Source extract:
[Start of Attachment]

Each NN has layers made up of units called neurons/nodes. Each NN has an input layer (where info is input), hidden layers (where the analysis happens) and an output layer (the result). Nodes are connected to one another, with each connection having a weight value. Nodes have their own biases as well, and a pre-set activation function (math) that decides whether or not to pass information to the next neuron. These parameters are tuned during the learning process, where the NN picks up patterns in data.

diagram of a neural network architecture from this article

What is a CNN

A Convolution Neural Network (CNN) is a specific type of NN used commonly for classification and CV tasks. CNNs use matrix multplication to identify patterns in images, a computationally expensive task often requiring GPUs/TPUs. As mentioned above, NNs are made up of layers. CNNs in particular have 3 types of layers:

Convolutional Layer:
- This is where the majority of the computation happens
- Input data is stored as a ‘cube’, with height, width and depth representing the RGB values in an image
- A kernel/filter/feature detector slides across the fields of the image
  - This is the ‘convolution’ that checks for whether or not a feature is present
  - The kernel/filter itself is a 2D array of weights
  - As the kernel/filter slides across the image data, the dot product is computed and stored in a feature map
- After each convolution, a rectified linear unit (ReLu) activation function is applied to the feature map

diagram of the convolution process from IBM

Pooling Layer:
- This layer reduces the number of parameters in an input, reducing complexity and limiting the risk of overfitting
- 2 main types of pooling layers:
  1. Max Pooling: filter moves across an input, selects the pixel with the max value to be sent to the output array
  2. Average Pooling: filter moves across an input and the calculated average is sent to the output array
Fully-Connected Layer
- This allows for classification based on features extracted through previous layers and different filters, producing a set of probabilities
- Usually leverages softmax activation functions that normalizes the output probabilities to be between [0,1]

This is the code written to set up the CNN, using Keras/TensorFlow libraries. Each layer is added manually. Main parameters include the activation function to be used and input image shape. The last few lines of code is where the training of the model happens.

# defining the model
conv_model = models.Sequential()
conv_model.add(layers.Conv2D(32,(3,3),activation='relu', input_shape=(100, 39, 1)))
conv_model.add(layers.MaxPooling2D((2,2)))
conv_model.add(layers.Conv2D(64,(3,3), activation='relu'))
conv_model.add(layers.MaxPooling2D((2,2)))
conv_model.add(layers.Conv2D(128,(3,3), activation='relu'))
conv_model.add(layers.MaxPooling2D((2,2)))
conv_model.add(layers.Conv2D(128,(3,3), activation='relu'))
conv_model.add(layers.Flatten())
conv_model.add(layers.Dropout(0.5))
conv_model.add(layers.Dense(512, activation='relu'))
conv_model.add(layers.Dense(36, activation='softmax'))

# use categorical cross entropy function for multiple classes
LEARNING_RATE = 1e-4
conv_model.compile(loss='categorical_crossentropy', optimizer=optimizers.RMSprop(learning_rate=LEARNING_RATE),metrics=['acc'])
reset_weights(conv_model)
# training the model
history_conv = conv_model.fit(np.array(Xdata), np.array(Ydata),validation_split=0.2, epochs=80, batch_size=16)
conv_model.summary()

[End of Attachment]

Dataset excerpt:
[Start of Attachment]

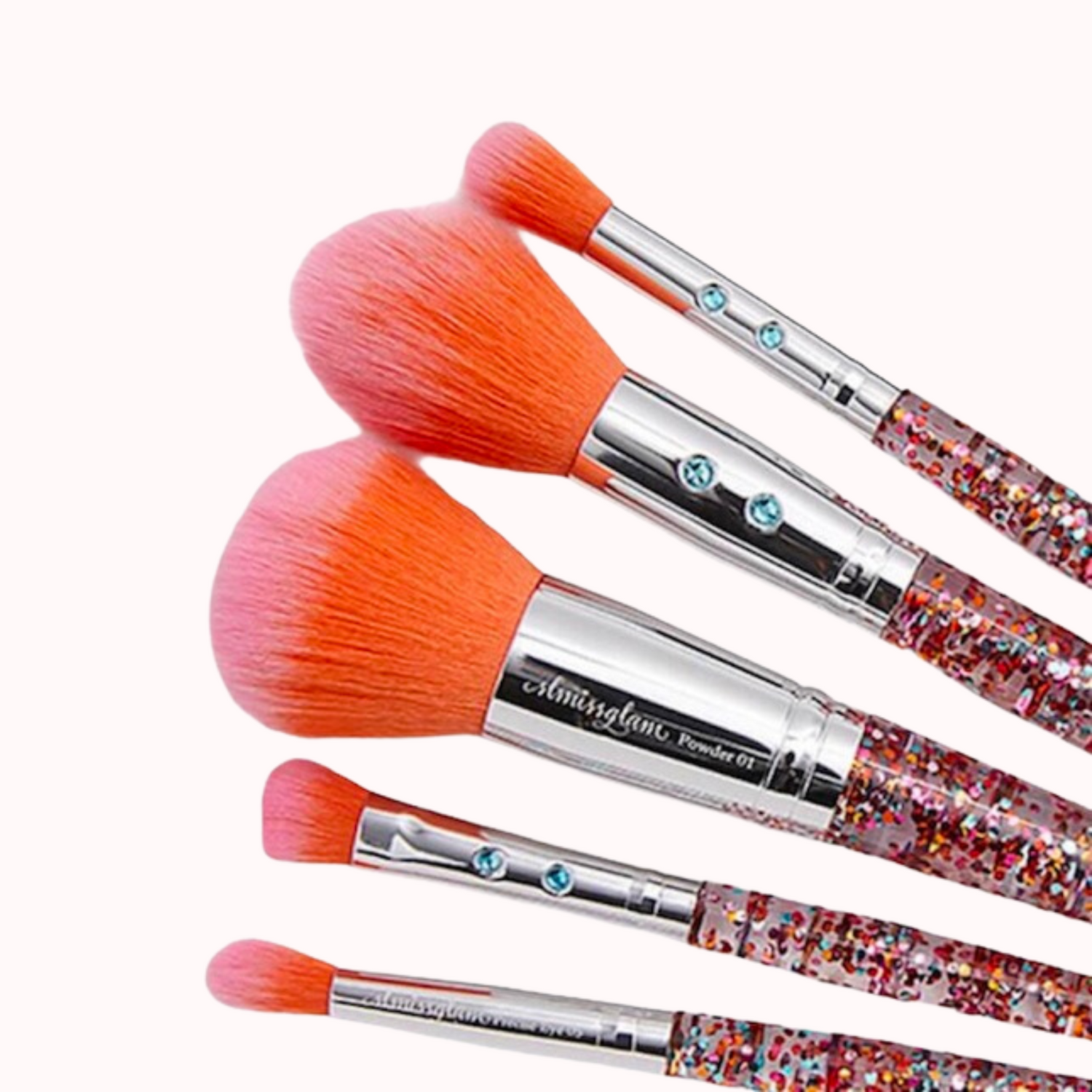 Glam Rainbow Luxe 5 Brush Set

[End of Attachment]

What you need to do:
• a. In the passage on convolutional neural networks, why is a pooling layer used? Answer in one to three sentences.
• b. Summarize the passage on convolutional neural networks in two sentences.
• c. Write the next part of the passage on convolutional neural networks, starting after its last line of code.

Exercise responses:
• a. A pooling layer reduces the number of parameters in an input. This reduces complexity and limits the risk of overfitting.

• b. A neural network has input, hidden, and output layers of connected nodes whose weights, biases, and activation functions are tuned as it learns patterns in data. A CNN is a type of neural network used for classification and CV tasks, built from convolutional, pooling, and fully-connected layers, and the passage shows Keras/TensorFlow code that adds these layers one by one and then trains the model.

• c.
Competition Strategy

With some background info established, I will go over the explanations of the system from our final lab report I completed with my teammate! As a refresher, the goal of the final compeition is to program a car capable of the following:

Driving autonomously through the simulated competition track in Gazebo. This includes: a. Ability to detect road lines and stay within them b. Ability to detect moving obstacles and not hit them while obeying a.
Read clues from a clueboard. This includes: a. Ability to detect the presence of a clueboard b. Ability to read only the clue on the clueboard, with 100% accuracy c. Submission of the predicted clue to the scoreboard topic

Fyi the name of our car is Fanum Wagon, reasons for which were never fully discussed. The below is a flowchart of our implemented logic.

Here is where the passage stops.